== Segment start ==

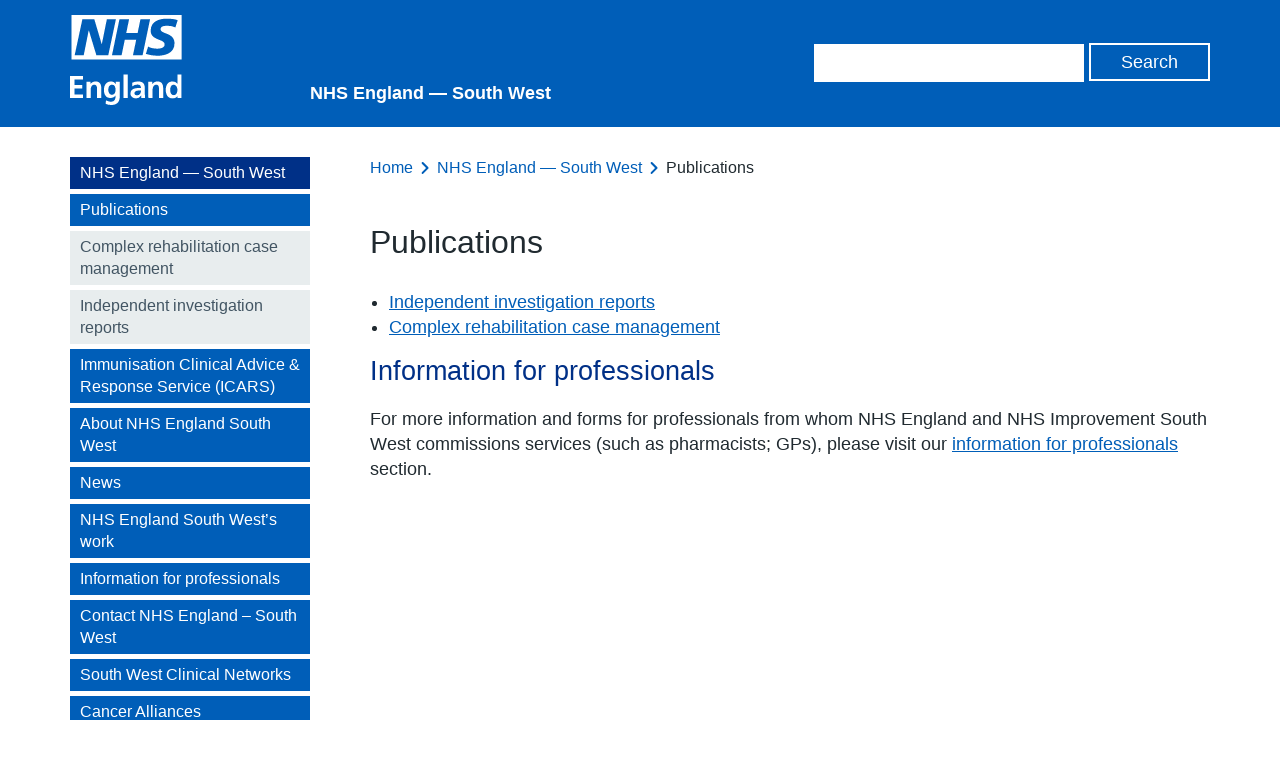

--- FILE ---
content_type: text/css
request_url: https://www.england.nhs.uk/south/wp-content/plugins/sharebuttonsanywhere/styles.css?ver=6.9
body_size: 320
content:
.sharebuttonsanywhere {
  width: 100%;
  margin: 0;
  padding: 10px 0;
}
.sharebuttonsanywhere li {
  display: inline;
  list-style: none;
  margin: 0 !important;
  padding 0;
}
.sba-facebook {
  position: relative;
  top: -3px;
}
.sba-twitter iframe {
	width: 95px !important;
}
.sba-facebook iframe {
	width: auto;
}
.sba-linkedin {
	padding-right: 10px !important;
}
.sba-googleplus div {
	width: 70px !important;
}
#stumbleupon-button {
  display: inline;
}
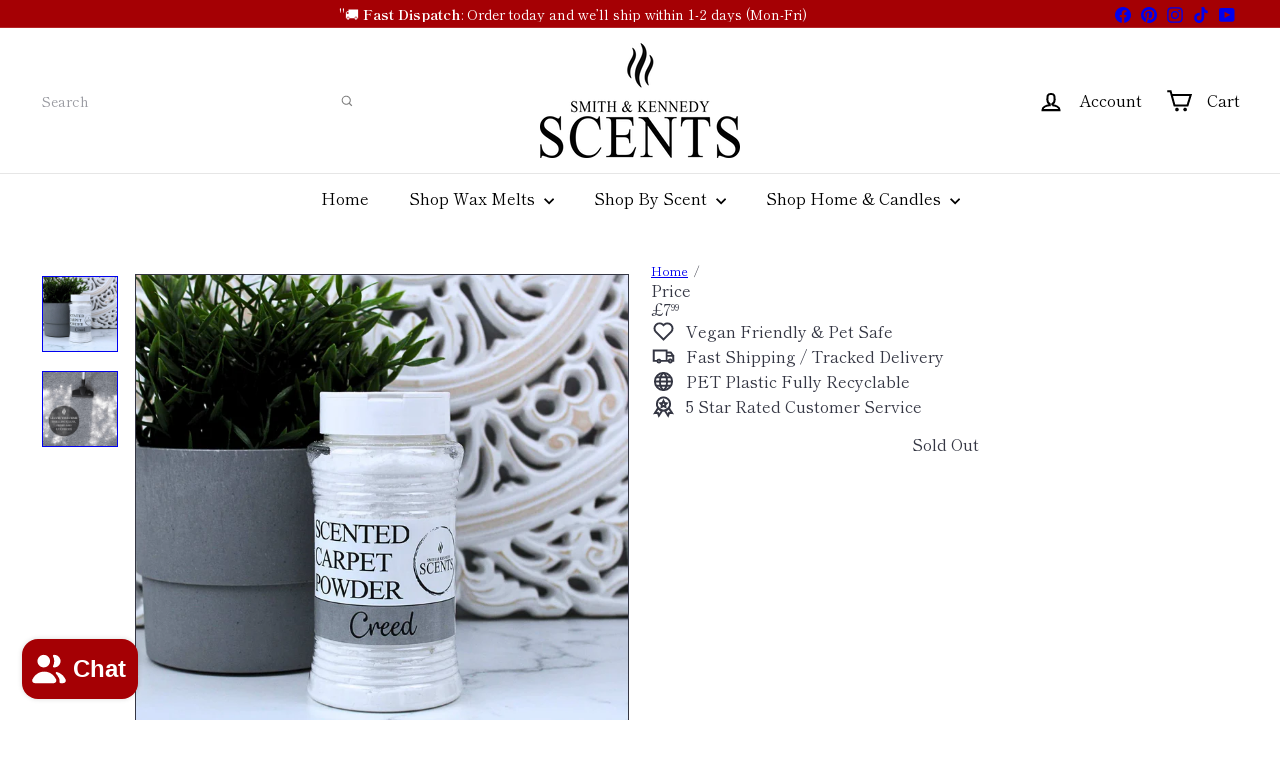

--- FILE ---
content_type: text/javascript
request_url: https://www.smithandkennedy.co.uk/cdn/shop/t/39/assets/form.localization.disclosure.js?v=182459945533096787091765812844
body_size: 89
content:
let selectors={disclosureForm:"[data-disclosure-form]",disclosureList:"[data-disclosure-list]",disclosureToggle:"[data-disclosure-toggle]",disclosureInput:"[data-disclosure-input]",disclosureOptions:"[data-disclosure-option]"},classes={listVisible:"disclosure-list--visible"};class Disclosure extends HTMLElement{connectedCallback(){this.container=this,this._cacheSelectors(),this._setupListeners()}disconnectedCallback(){this.destroy()}_cacheSelectors(){this.cache={disclosureForm:this.container.closest(selectors.disclosureForm),disclosureList:this.container.querySelector(selectors.disclosureList),disclosureToggle:this.container.querySelector(selectors.disclosureToggle),disclosureInput:this.container.querySelector(selectors.disclosureInput),disclosureOptions:this.container.querySelectorAll(selectors.disclosureOptions)}}_setupListeners(){this.eventHandlers=this._setupEventHandlers(),this.cache.disclosureToggle.addEventListener("click",this.eventHandlers.toggleList),this.cache.disclosureOptions.forEach(function(disclosureOption){disclosureOption.addEventListener("click",this.eventHandlers.connectOptions)},this),this.container.addEventListener("keyup",this.eventHandlers.onDisclosureKeyUp),this.cache.disclosureList.addEventListener("focusout",this.eventHandlers.onDisclosureListFocusOut),this.cache.disclosureToggle.addEventListener("focusout",this.eventHandlers.onDisclosureToggleFocusOut),document.body.addEventListener("click",this.eventHandlers.onBodyClick)}_setupEventHandlers(){return{connectOptions:this._connectOptions.bind(this),toggleList:this._toggleList.bind(this),onBodyClick:this._onBodyClick.bind(this),onDisclosureKeyUp:this._onDisclosureKeyUp.bind(this),onDisclosureListFocusOut:this._onDisclosureListFocusOut.bind(this),onDisclosureToggleFocusOut:this._onDisclosureToggleFocusOut.bind(this)}}_connectOptions(event){event.preventDefault(),this._submitForm(event.currentTarget.dataset.value)}_onDisclosureToggleFocusOut(event){this.container.contains(event.relatedTarget)===!1&&this._hideList()}_onDisclosureListFocusOut(event){let childInFocus=event.currentTarget.contains(event.relatedTarget);this.cache.disclosureList.classList.contains(classes.listVisible)&&!childInFocus&&this._hideList()}_onDisclosureKeyUp(event){event.which===27&&(this._hideList(),this.cache.disclosureToggle.focus())}_onBodyClick(event){let isOption=this.container.contains(event.target);this.cache.disclosureList.classList.contains(classes.listVisible)&&!isOption&&this._hideList()}_submitForm(value){this.cache.disclosureInput.value=value,this.cache.disclosureForm.submit()}_hideList(){this.cache.disclosureList.classList.remove(classes.listVisible),this.cache.disclosureToggle.setAttribute("aria-expanded",!1)}_toggleList(){let ariaExpanded=this.cache.disclosureToggle.getAttribute("aria-expanded")==="true";this.cache.disclosureList.classList.toggle(classes.listVisible),this.cache.disclosureToggle.setAttribute("aria-expanded",!ariaExpanded)}destroy(){this.cache.disclosureToggle.removeEventListener("click",this.eventHandlers.toggleList),this.cache.disclosureOptions.forEach(function(disclosureOption){disclosureOption.removeEventListener("click",this.eventHandlers.connectOptions)},this),this.container.removeEventListener("keyup",this.eventHandlers.onDisclosureKeyUp),this.cache.disclosureList.removeEventListener("focusout",this.eventHandlers.onDisclosureListFocusOut),this.cache.disclosureToggle.removeEventListener("focusout",this.eventHandlers.onDisclosureToggleFocusOut),document.body.removeEventListener("click",this.eventHandlers.onBodyClick)}}customElements.define("at-disclosure",Disclosure);
//# sourceMappingURL=/cdn/shop/t/39/assets/form.localization.disclosure.js.map?v=182459945533096787091765812844


--- FILE ---
content_type: text/javascript
request_url: https://www.smithandkennedy.co.uk/cdn/shop/t/39/assets/list.filter-grid.list-filter.js?v=138701075783354965801765812933
body_size: -544
content:
class FilterList extends HTMLElement{connectedCallback(){this.abortController=new AbortController,this.showMoreButton=this.querySelector(".js-show-more"),this.showLessButton=this.querySelector(".js-show-less"),this.showMoreButton?.addEventListener("click",this.showMore.bind(this),{signal:this.abortController.signal}),this.showLessButton?.addEventListener("click",this.showLess.bind(this),{signal:this.abortController.signal})}disconnectedCallback(){this.abortController.abort()}showMore(evt){evt.preventDefault(),this.classList.add("show-all"),this.showLessButton.setAttribute("aria-expanded","true"),this.showMoreButton.setAttribute("aria-expanded","true"),this.showLessButton.focus()}showLess(evt){evt.preventDefault(),this.classList.remove("show-all"),this.showLessButton.setAttribute("aria-expanded","false"),this.showMoreButton.setAttribute("aria-expanded","false"),this.showMoreButton.focus()}}customElements.define("filter-list",FilterList);
//# sourceMappingURL=/cdn/shop/t/39/assets/list.filter-grid.list-filter.js.map?v=138701075783354965801765812933
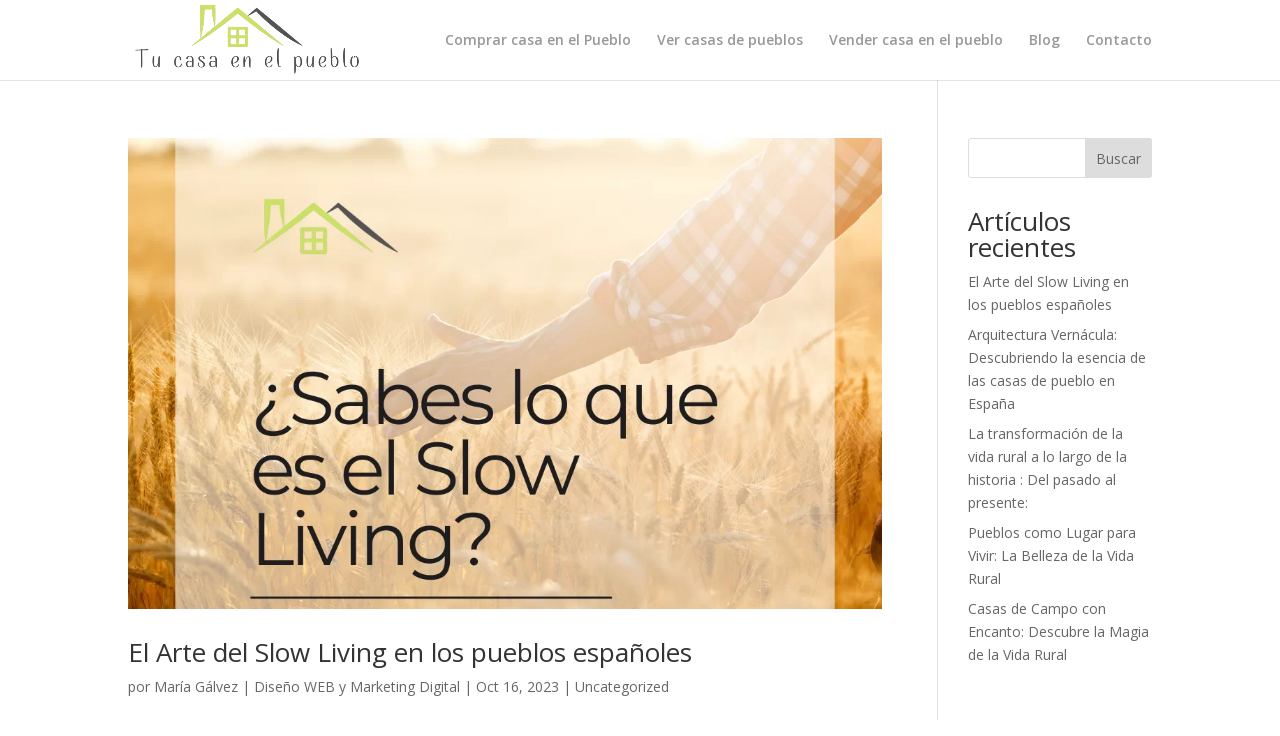

--- FILE ---
content_type: text/css; charset=utf-8
request_url: https://tucasaenelpueblo.com/wp-content/et-cache/global/et-divi-customizer-global.min.css?ver=1767125548
body_size: 363
content:
.et_header_style_centered .mobile_nav .select_page,.et_header_style_split .mobile_nav .select_page,.et_nav_text_color_light #top-menu>li>a,.et_nav_text_color_dark #top-menu>li>a,#top-menu a,.et_mobile_menu li a,.et_nav_text_color_light .et_mobile_menu li a,.et_nav_text_color_dark .et_mobile_menu li a,#et_search_icon:before,.et_search_form_container input,span.et_close_search_field:after,#et-top-navigation .et-cart-info{color:rgba(84,84,84,0.6)}.et_search_form_container input::-moz-placeholder{color:rgba(84,84,84,0.6)}.et_search_form_container input::-webkit-input-placeholder{color:rgba(84,84,84,0.6)}.et_search_form_container input:-ms-input-placeholder{color:rgba(84,84,84,0.6)}#top-menu li.current-menu-ancestor>a,#top-menu li.current-menu-item>a,#top-menu li.current_page_item>a{color:#545454}@media only screen and (min-width:981px){#logo{max-height:100%}.et_pb_svg_logo #logo{height:100%}.et-fixed-header #top-menu a,.et-fixed-header #et_search_icon:before,.et-fixed-header #et_top_search .et-search-form input,.et-fixed-header .et_search_form_container input,.et-fixed-header .et_close_search_field:after,.et-fixed-header #et-top-navigation .et-cart-info{color:rgba(84,84,84,0.6)!important}.et-fixed-header .et_search_form_container input::-moz-placeholder{color:rgba(84,84,84,0.6)!important}.et-fixed-header .et_search_form_container input::-webkit-input-placeholder{color:rgba(84,84,84,0.6)!important}.et-fixed-header .et_search_form_container input:-ms-input-placeholder{color:rgba(84,84,84,0.6)!important}.et-fixed-header #top-menu li.current-menu-ancestor>a,.et-fixed-header #top-menu li.current-menu-item>a,.et-fixed-header #top-menu li.current_page_item>a{color:#545454!important}}@media only screen and (min-width:1350px){.et_pb_row{padding:27px 0}.et_pb_section{padding:54px 0}.single.et_pb_pagebuilder_layout.et_full_width_page .et_post_meta_wrapper{padding-top:81px}.et_pb_fullwidth_section{padding:0}}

== Segment end ==

WORK ORDER: What is the number of lines in the data that hold the string "localization"? Answer with the number only.

FINISHED TASK: 2